Giscience & Remote Sensing | 2009
Shuo-Sheng Wu; E.L. Usery; Michael P. Finn; David D. Bosch
This study investigates how spatial patterns and statistics of a 30 m resolution, model-simulated, watershed nitrogen concentration surface change with sampling intervals from 30 m to 600 m for every 30 m increase for the Little River Watershed (Georgia, USA). The results indicate that the mean, standard deviation, and variogram sills do not have consistent trends with increasing sampling intervals, whereas the variogram ranges remain constant. A sampling interval smaller than or equal to 90 m is necessary to build a representative variogram. The interpolation accuracy, clustering level, and total hot spot areas show decreasing trends approximating a logarithmic function. The trends correspond to the nitrogen variogram and start to level at a sampling interval of 360 m, which is therefore regarded as a critical spatial scale of the Little River Watershed.
Journal of the Brazilian Computer Society | 2009
E. Lynn Usery; Michael P. Finn; Michael Starbuck
The integration of geographic data layers in multiple raster and vector formats, from many different organizations and at a variety of resolutions and scales, is a significant problem for The National Map of the United States being developed by the U.S. Geological Survey. Our research has examined data integration from a layer-based approach for five of The National Map data layers: digital orthoimages, elevation, land cover, hydrography, and transportation. An empirical approach has included visual assessment by a set of respondents with statistical analysis to establish the meaning of various types of integration. A separate theoretical approach with established hypotheses tested against actual data sets has resulted in an automated procedure for integration of specific layers and is being tested. The empirical analysis has established resolution bounds on meanings of integration with raster datasets and distance bounds for vector data. The theoretical approach has used a combination of theories on cartographic transformation and generalization, such as Topfer’s radical law, and additional research concerning optimum viewing scales for digital images to establish a set of guiding principles for integrating data of different resolutions.

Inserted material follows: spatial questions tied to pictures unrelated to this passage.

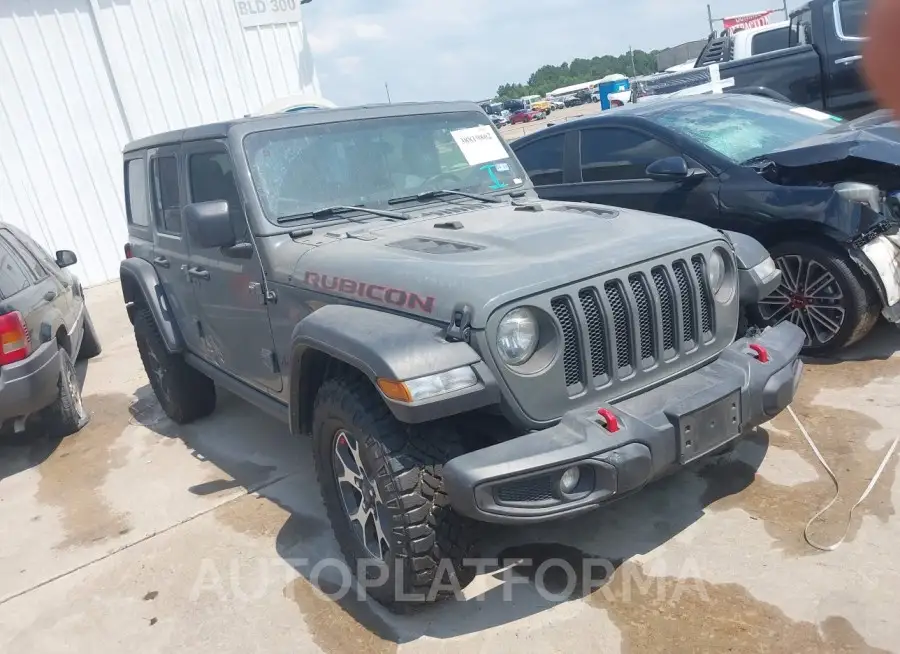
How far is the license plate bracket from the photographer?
271 centimetres

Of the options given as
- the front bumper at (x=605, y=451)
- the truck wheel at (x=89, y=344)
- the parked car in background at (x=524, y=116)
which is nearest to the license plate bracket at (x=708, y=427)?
the front bumper at (x=605, y=451)

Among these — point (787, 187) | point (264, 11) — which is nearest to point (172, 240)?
point (787, 187)

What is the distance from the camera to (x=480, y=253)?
120 inches

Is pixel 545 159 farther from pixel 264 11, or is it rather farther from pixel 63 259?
pixel 264 11

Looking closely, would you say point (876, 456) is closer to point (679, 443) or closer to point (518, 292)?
point (679, 443)

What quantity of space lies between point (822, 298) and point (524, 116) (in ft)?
165

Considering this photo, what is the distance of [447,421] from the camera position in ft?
9.30

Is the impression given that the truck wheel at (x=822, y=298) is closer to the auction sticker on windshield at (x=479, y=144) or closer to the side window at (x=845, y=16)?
the auction sticker on windshield at (x=479, y=144)

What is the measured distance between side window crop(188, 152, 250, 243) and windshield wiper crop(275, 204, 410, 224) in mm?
225

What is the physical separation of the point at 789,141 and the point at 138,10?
10.2 metres

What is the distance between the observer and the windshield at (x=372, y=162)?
3.76 metres

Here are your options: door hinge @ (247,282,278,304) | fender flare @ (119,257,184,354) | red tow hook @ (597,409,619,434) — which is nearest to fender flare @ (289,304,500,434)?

Cartography and Geographic Information Science | 2008
Shuo-sheng Wu; Lynn Usery; Michael P. Finn; David D. Bosch
This study investigates the changes in simulated watershed runoff from the Agricultural NonPoint Source (AGNPS) pollution model as a function of model input cell size resolution for eight different cell sizes (30 m, 60 m, 120 m, 210 m, 240 m, 480 m, 960 m, and 1920 m) for the Little River Watershed (Georgia, USA). Overland cell runoff (area-weighted cell runoff), total runoff volume, clustering statistics, and hot spot patterns were examined for the different cell sizes and trends identified. Total runoff volumes decreased with increasing cell size. Using data sets of 210-m cell size or smaller in conjunction with a representative watershed boundary allows one to model the runoff volumes within 0.2 percent accuracy. The runoff clustering statistics decrease with increasing cell size; a cell size of 960 m or smaller is necessary to indicate significant high-runoff clustering. Runoff hot spot areas have a decreasing trend with increasing cell size; a cell size of 240 m or smaller is required to detect important hot spots. Conclusions regarding cell size effects on runoff estimation cannot be applied to local watershed areas due to the inconsistent changes of runoff volume with cell size; but, optimal cells sizes for clustering and hot spot analyses are applicable to local watershed areas due to the consistent trends.